--- Start of SUPPLIED PASSAGE ---
Apple ignores glare-averse customers again

Apple announced updates to three different lines of macs yesterday (the mini, the macbook, and iMac).  As previously mentioned, I’m in the market for a new desktop computer, but I’ve been waiting to hear what might come of the previous rumors about updated iMacs.  Apple did a few things yesterday with their announcement that are just plainly frustrating to me.

First, it’s highly irritating that Apple continues to basically jam shiny, eyestrain-inducing, glossy, pro-glare displays down their customers’ throats.  None of Apple’s 13″ laptops (neither Macbook Pro nor Macbook) offer an “anti-glare” display option (the opposite of which is most obviously pro-glare).  None of their newly announced iMacs have an anti-glare option, either.  My office has some ambient light — it just does.  Also, because I’m not blind, I can see reflections from ambient overhead lighting in any glossy display.  I realize this apparently doesn’t bother some people, but there are a lot of us out there that it does bother.  I’m willing to pay for the option, and I’m glad that Apple offered it on the macbook pro, but it’s disappointing that the option hasn’t spread throughout Apple’s lineup.  Frankly, the glossy displays make no sense.  Even people who tout the benefits of glossy displays (better contrast ratios) on TVs will tell you that strict control of ambient lighting is key.  Basically, to do it right, you have to operate your home theater with thick curtains & strict adjustable low ambient lighting.  In other words, you have to operate the thing in the dark, and then it’s pretty stunning.  I have some friends that prefer the “cave” experience for computing, but I am not one of them.  Call me weird — I like to have the lights on, and sometimes I even open the blinds in my office.  I am not a Morlock, and I’ve been led to believe by Apple marketing that their hipster-douche customers in their commercials are also not strictly basement-dwellers.  So what the hell is up with this display lineup?  I’m glad for other people that eyestrain is not an issue, but I’m also irritated that Apple ignores the rest of us.
--- End of SUPPLIED PASSAGE ---
[EXERCISE TASK 1] In the records, copy out the stretch from the line containing "What is the measured" through the line containing "2.23 meters", both included, word for word. Omit the pictures.
--- Start of DATASET CONTENT ---
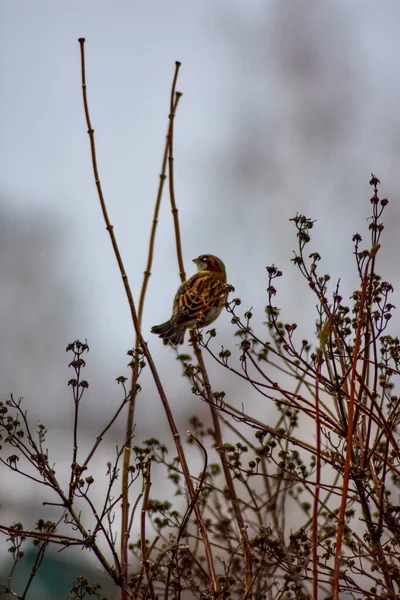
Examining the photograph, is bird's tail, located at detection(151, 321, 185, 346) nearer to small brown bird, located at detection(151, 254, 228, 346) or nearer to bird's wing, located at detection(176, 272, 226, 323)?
small brown bird, located at detection(151, 254, 228, 346)

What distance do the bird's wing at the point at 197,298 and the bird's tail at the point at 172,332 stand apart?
4.0 inches

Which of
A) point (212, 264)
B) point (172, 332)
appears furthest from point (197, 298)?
point (212, 264)

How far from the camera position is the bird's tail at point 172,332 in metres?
5.26

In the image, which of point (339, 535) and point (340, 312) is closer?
point (339, 535)

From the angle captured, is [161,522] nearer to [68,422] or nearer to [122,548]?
[122,548]

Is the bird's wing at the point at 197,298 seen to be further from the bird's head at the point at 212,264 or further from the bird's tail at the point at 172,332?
the bird's head at the point at 212,264

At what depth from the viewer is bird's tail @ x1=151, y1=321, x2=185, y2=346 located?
17.3ft

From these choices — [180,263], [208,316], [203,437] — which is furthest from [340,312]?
[208,316]

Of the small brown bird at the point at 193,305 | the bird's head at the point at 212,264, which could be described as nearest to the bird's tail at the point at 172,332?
the small brown bird at the point at 193,305

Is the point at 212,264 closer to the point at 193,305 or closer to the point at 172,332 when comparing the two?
the point at 193,305

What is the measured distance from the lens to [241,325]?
3.17 metres

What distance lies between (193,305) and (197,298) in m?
0.14

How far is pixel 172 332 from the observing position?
5293 mm

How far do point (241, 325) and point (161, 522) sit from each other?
4.06ft
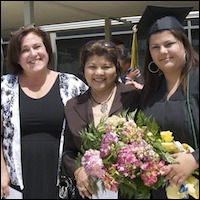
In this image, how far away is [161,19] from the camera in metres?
2.11

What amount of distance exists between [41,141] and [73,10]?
19.8ft

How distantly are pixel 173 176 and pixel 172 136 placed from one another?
20 cm

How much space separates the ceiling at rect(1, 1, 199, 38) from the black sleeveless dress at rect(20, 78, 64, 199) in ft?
15.2

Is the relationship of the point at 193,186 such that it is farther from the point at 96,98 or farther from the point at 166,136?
Answer: the point at 96,98

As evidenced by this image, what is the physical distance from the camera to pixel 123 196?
6.71 ft

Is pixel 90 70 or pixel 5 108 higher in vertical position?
pixel 90 70

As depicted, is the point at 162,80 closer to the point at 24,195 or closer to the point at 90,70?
the point at 90,70

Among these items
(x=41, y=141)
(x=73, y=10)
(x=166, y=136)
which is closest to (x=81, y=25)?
(x=73, y=10)

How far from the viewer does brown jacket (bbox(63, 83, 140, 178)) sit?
2.23 meters

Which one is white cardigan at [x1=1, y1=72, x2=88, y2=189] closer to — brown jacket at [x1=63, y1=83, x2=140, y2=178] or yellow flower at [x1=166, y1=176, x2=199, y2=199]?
brown jacket at [x1=63, y1=83, x2=140, y2=178]

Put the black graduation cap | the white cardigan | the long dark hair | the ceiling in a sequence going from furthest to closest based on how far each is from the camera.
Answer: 1. the ceiling
2. the white cardigan
3. the black graduation cap
4. the long dark hair

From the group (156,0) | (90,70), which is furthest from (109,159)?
(156,0)

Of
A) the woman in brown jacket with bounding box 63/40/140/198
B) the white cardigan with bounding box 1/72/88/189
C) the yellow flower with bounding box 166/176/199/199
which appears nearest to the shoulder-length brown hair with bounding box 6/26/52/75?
the white cardigan with bounding box 1/72/88/189

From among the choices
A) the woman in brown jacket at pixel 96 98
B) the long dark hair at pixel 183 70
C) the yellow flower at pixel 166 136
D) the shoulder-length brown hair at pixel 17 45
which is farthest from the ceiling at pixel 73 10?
the yellow flower at pixel 166 136
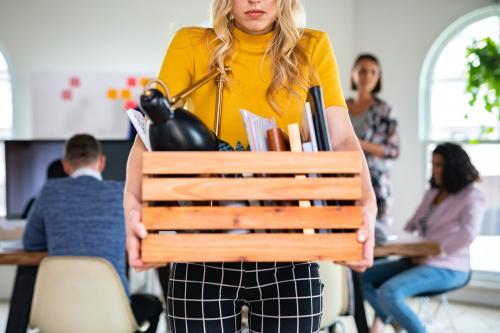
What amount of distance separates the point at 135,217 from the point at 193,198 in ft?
0.37

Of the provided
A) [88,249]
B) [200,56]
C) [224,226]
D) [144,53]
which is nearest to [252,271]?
[224,226]

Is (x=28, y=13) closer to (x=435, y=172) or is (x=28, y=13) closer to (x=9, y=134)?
(x=9, y=134)

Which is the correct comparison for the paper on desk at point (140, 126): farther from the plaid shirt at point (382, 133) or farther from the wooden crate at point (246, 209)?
the plaid shirt at point (382, 133)

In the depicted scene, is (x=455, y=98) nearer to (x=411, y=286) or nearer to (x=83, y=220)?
(x=411, y=286)

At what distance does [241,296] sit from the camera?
142 centimetres

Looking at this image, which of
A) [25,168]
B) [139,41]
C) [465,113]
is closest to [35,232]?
[25,168]

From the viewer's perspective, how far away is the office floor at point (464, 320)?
4.82 meters

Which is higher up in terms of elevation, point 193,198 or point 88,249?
point 193,198

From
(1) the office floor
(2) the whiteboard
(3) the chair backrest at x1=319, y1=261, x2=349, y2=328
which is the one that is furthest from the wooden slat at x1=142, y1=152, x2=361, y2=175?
(2) the whiteboard

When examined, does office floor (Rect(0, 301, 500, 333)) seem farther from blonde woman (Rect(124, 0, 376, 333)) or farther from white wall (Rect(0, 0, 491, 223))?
blonde woman (Rect(124, 0, 376, 333))

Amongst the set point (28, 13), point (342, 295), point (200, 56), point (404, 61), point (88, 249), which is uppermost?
point (28, 13)

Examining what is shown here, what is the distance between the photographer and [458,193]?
4027mm

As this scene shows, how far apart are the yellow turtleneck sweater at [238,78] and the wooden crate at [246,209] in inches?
10.8

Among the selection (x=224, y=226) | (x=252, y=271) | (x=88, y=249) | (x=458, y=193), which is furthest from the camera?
(x=458, y=193)
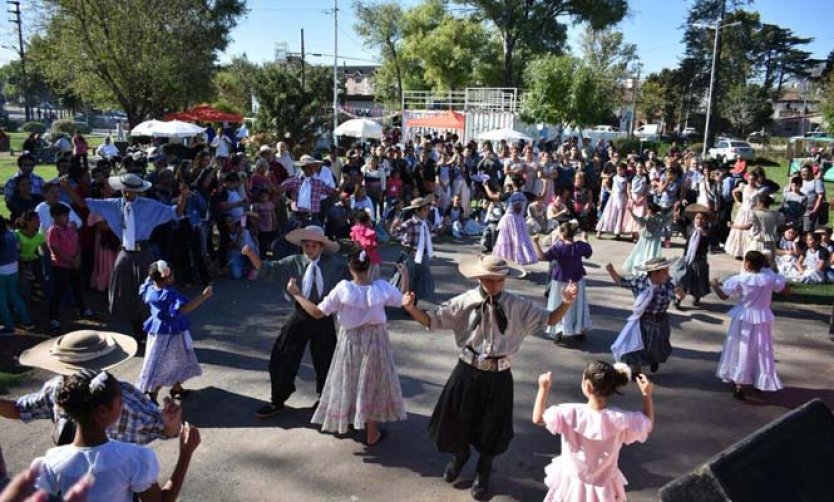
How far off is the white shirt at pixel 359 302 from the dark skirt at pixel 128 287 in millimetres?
3196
--- End of DATASET CONTENT ---
[EXERCISE TASK 2]
Answer these questions from the post on Apple's glossy displays:
(a) Which three lines of Macs did Apple announce updates to?
(b) On which Apple line does the post say an anti-glare option was offered?
(c) What benefit do people who tout glossy displays cite?

[EXERCISE OUTPUT 1]
What is the measured distance from the lens to [241,325]?
3.17 metres

What distance lies between (193,305) and (197,298) in m?
0.14

How far is pixel 172 332 from the observing position?
5293 mm

How far do point (241, 325) and point (161, 522) sit from each other?
4.06ft
In this image, how far away is [161,19] from the camera in metres?
2.11

What amount of distance exists between [41,141] and [73,10]?
19.8ft

How distantly are pixel 173 176 and pixel 172 136 placed from one another?
20 cm

How much space separates the ceiling at rect(1, 1, 199, 38) from the black sleeveless dress at rect(20, 78, 64, 199) in ft?
15.2

Is the relationship of the point at 193,186 such that it is farther from the point at 96,98 or farther from the point at 166,136?
Answer: the point at 96,98

As evidenced by this image, what is the physical distance from the camera to pixel 123 196?
6.71 ft

Is pixel 90 70 or pixel 5 108 higher in vertical position?
pixel 90 70

As depicted, is the point at 162,80 closer to the point at 24,195 or closer to the point at 90,70?
the point at 90,70

Among these items
(x=41, y=141)
(x=73, y=10)
(x=166, y=136)
which is closest to (x=81, y=25)?
(x=73, y=10)

How far from the viewer does brown jacket (bbox(63, 83, 140, 178)) sit?
2.23 meters

[EXERCISE OUTPUT 2]
(a) The mini, the macbook, and the iMac.
(b) The macbook pro.
(c) Better contrast ratios.